Malum sözdür; büyük başın derdi de büyük olur. Kendilerine "düzen kurma" misyonu atfedenlerin, başlarının beladan kurtulmadığını o kadar çok gördük ki...
"Düzen kuran ülke..."
Aslında ben devletin az yönetenini seviyorum. Mümkün olduğu kadar az işe karışan, zorunlu olmadıkça devreye girmeyen bir devlet... Ehh, kendi devletimin Türkiye'yi bile daha az yönetmesini isterken, Balkanlar'dan, Avrasya'dan Kızıldeniz'e kadar uzanan koca bir coğrafyayı yönetmeye aday olmasını nasıl sempatiyle karşılarım?
Bir ülkenin kalkıp başka ülkeler için düzenler kurmasını nasıl içime sindiririm?
Düzen kurma yeteneğine sahip olan ve bu yetkiyi kendinde gören, aynı zamanda düzen bozma yetkisini de kendinde görür.

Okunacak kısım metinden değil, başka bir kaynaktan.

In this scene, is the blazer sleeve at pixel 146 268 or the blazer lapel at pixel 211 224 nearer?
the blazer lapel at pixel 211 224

Ayrıca kuracağı düzenin "kimin için iyi" olduğu sorusu her zaman açık uçlu bir sorudur. (Unutmayın, bugün Ortadoğu coğrafyasındaki bu sorunlu düzeni de bir zamanlar düzen kurucu olan bazı ülkeler kurmuştu.)
Davutoğlu besbelli ki bu yetkiyi bölge halklarının "iyiliği" için kullanmak niyetinde. Bölge halkları daha az savaşsın; düşmanlıkların yerini dostluklar alsın; ekonomik işbirliği, yatırımlar, ticaret, refah artsın istiyor. Türkiye'nin kuracağı düzenin böyle bir düzen olmasını arzuluyor.
Ama belli mi olur? Devletlerin ömrü yanında dışişleri bakanlarının iktidar ömrü nedir ki... Daha sonra kimlerin gelip geçeceğini ve nasıl düzenler kurmayı arzu edeceğini kim bilebilir ki...
Belki Davutoğlu haklıdır; belki düzen kurma sorumluluğu bölgenin en büyüğü ve en güçlüsü olmanın bedeli olarak kaçınılmaz bir biçimde bizim üstümüze kalmaktadır. Yani bu işten kaçmak mümkün değildir.
Ayrıca, bölgesel güç ya da dünya çapında aktör olmanın ekonomik getirilerinin bu ülkeye iş-aş olarak döneceğini bilmek de "düzen kurucu ülke" olmaya karşı çıkmayı zorlaştırıyor; bunun da farkındayım.
Ama ekonomik çıkarlar deyince hemen aklıma başka örnekler geliyor:
Fransa ve Almanya Avrupa'nın düzen kuran ülkeleri... Acaba bu durum Fransızlar'ı ve Almanlar'ı diyelim İsveçliler'den ya da Portekizliler'den daha mı mutlu insanlar yapıyor? İsveç'in etliye sütlüye karışmadan yaşayıp gitmesi bu ülkenin kişi başı milli gelirinin "düzen kuran" ülkelerin vatandaşlarından daha yüksek olmasını engellemiyor.
Hem büyük, güçlü ve müreffeh bir ülke olmak; hem de kimse için düzen filan kurmaya çalışmadan, kimsenin işine burnunu sokmadan sessiz sakin yaşamak mümkün değil midir?
İşte ben Türkiye böyle bir ülke olsun istiyorum.
Evet, bu isteğimin pek naif kaçtığını biliyorum; Türkiye, İsveç ya da Avustralya gibi bir yerde değil; jeopolitik durumumuz bizi ya düzen kurucu ülke olmaya ya da başka büyük ülkelerin kurduğu düzenlere konu olmaya itiyor deneceğinin farkındayım.
Ama hiç değilse kabul edelim ki, bir misyona büyük bir şevkle gönüllü yazılmakla, başa gelen çekilir kabilinden sırtlamak arasında da bir fark vardır.
Ben sadece, şu "düzen kurucu ülke olmak" meselesinde çoğunlukla duygudaş olmadığıma dair bir not düşmek, içimdeki sıkıntıyı sizinle paylaşmak istedim.
Zaten bu konuyu da bir daha açmayacağım.